Task data
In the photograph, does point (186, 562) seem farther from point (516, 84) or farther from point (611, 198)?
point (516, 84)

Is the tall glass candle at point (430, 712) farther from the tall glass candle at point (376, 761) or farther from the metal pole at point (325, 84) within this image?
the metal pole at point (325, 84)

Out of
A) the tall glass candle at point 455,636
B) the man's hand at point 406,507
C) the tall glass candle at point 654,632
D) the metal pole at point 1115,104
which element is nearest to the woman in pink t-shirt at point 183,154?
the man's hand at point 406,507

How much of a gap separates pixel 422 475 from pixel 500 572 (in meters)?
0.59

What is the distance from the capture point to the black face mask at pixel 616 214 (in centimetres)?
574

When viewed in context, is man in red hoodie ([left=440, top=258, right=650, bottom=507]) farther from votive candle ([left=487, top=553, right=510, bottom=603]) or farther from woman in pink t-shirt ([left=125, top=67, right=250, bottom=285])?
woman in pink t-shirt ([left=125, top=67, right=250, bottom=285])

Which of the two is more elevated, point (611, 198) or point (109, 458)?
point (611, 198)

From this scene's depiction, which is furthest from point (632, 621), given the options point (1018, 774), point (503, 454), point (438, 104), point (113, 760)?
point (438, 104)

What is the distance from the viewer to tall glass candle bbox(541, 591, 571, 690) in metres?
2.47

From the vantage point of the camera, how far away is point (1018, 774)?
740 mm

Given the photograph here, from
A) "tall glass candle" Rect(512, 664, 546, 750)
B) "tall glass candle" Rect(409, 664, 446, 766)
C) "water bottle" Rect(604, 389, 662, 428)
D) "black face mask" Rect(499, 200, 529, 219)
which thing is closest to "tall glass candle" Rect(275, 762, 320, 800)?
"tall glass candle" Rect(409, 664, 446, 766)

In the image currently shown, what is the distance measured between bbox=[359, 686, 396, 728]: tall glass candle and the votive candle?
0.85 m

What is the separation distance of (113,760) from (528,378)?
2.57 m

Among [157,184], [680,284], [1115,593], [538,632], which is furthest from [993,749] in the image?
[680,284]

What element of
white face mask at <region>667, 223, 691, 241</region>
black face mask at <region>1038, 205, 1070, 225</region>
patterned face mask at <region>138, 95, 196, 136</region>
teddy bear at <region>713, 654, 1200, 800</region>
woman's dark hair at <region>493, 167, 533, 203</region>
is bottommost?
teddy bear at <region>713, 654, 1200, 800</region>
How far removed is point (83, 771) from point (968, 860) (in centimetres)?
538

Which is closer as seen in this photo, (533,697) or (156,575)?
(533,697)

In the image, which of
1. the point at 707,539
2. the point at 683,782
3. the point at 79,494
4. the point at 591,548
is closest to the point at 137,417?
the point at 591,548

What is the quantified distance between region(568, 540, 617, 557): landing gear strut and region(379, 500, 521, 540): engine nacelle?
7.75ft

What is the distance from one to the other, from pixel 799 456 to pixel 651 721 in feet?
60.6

To be done
Copy out all of the lines above word for word, from the first one to the last.

Completed exercise
In the photograph, does point (186, 562) seem farther from point (516, 84) or farther from point (611, 198)?
point (516, 84)

Is the tall glass candle at point (430, 712) farther from the tall glass candle at point (376, 761) or farther from the metal pole at point (325, 84) within this image?
the metal pole at point (325, 84)

Out of
A) the tall glass candle at point 455,636
B) the man's hand at point 406,507
C) the tall glass candle at point 654,632
D) the metal pole at point 1115,104
which element is nearest to the woman in pink t-shirt at point 183,154?
the man's hand at point 406,507

How much of a gap separates pixel 422 475 from pixel 500 572 (in meters)?
0.59

What is the distance from the capture point to the black face mask at pixel 616 214 (in centimetres)?
574

When viewed in context, is man in red hoodie ([left=440, top=258, right=650, bottom=507]) farther from votive candle ([left=487, top=553, right=510, bottom=603]) or farther from woman in pink t-shirt ([left=125, top=67, right=250, bottom=285])?
woman in pink t-shirt ([left=125, top=67, right=250, bottom=285])

Which of the two is more elevated, point (611, 198) or point (109, 458)?
point (611, 198)

From this scene's depiction, which is furthest from point (632, 621), given the options point (1018, 774), point (503, 454), point (438, 104), point (113, 760)?
point (438, 104)

What is the distance from the viewer to tall glass candle bbox(541, 591, 571, 690) in metres?
2.47

From the vantage point of the camera, how far away is point (1018, 774)?
740 mm

Given the photograph here, from
A) "tall glass candle" Rect(512, 664, 546, 750)
B) "tall glass candle" Rect(409, 664, 446, 766)
C) "water bottle" Rect(604, 389, 662, 428)
D) "black face mask" Rect(499, 200, 529, 219)
which thing is closest to "tall glass candle" Rect(275, 762, 320, 800)?
"tall glass candle" Rect(409, 664, 446, 766)

In the image currently shown, what is the distance measured between bbox=[359, 686, 396, 728]: tall glass candle and the votive candle?
0.85 m

What is the separation distance of (113,760) from (528,378)?
2.57 m

Among [157,184], [680,284], [1115,593], [538,632], which is furthest from [993,749] in the image?
[680,284]

What element of
white face mask at <region>667, 223, 691, 241</region>
black face mask at <region>1038, 205, 1070, 225</region>
patterned face mask at <region>138, 95, 196, 136</region>
teddy bear at <region>713, 654, 1200, 800</region>
woman's dark hair at <region>493, 167, 533, 203</region>
is bottommost?
teddy bear at <region>713, 654, 1200, 800</region>
How far removed is point (83, 771) from point (968, 860) (in centimetres)?
538

Which is closer as seen in this photo, (533,697) or (156,575)?
(533,697)

In the image, which of
1. the point at 707,539
2. the point at 683,782
3. the point at 79,494
4. the point at 591,548
is closest to the point at 137,417?
the point at 591,548

What is the quantified distance between region(568, 540, 617, 557): landing gear strut and region(379, 500, 521, 540): engine nacelle?
7.75ft

What is the distance from one to the other, from pixel 799 456 to pixel 651 721 in feet?
60.6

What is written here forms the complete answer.